>>

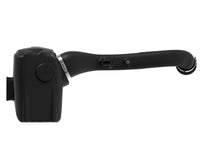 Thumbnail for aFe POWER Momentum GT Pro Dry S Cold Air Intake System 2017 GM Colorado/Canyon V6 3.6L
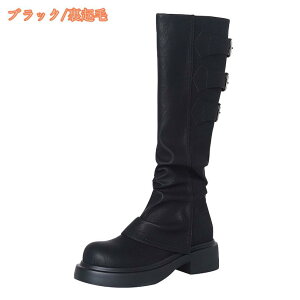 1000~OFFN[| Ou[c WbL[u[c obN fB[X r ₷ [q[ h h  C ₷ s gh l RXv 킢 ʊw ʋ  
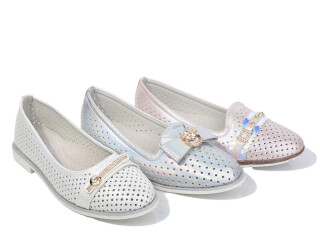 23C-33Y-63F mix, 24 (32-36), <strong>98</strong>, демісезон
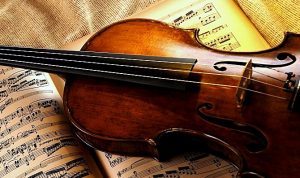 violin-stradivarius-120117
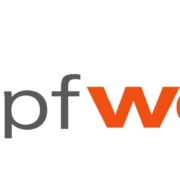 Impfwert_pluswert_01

<<

Copy out the text of every record above, line for line and unchanged, leaving out the pictures.

 Thumbnail for aFe POWER Momentum GT Pro Dry S Cold Air Intake System 2017 GM Colorado/Canyon V6 3.6L
 1000~OFFN[| Ou[c WbL[u[c obN fB[X r ₷ [q[ h h  C ₷ s gh l RXv 킢 ʊw ʋ  
 23C-33Y-63F mix, 24 (32-36), <strong>98</strong>, демісезон
 violin-stradivarius-120117
 Impfwert_pluswert_01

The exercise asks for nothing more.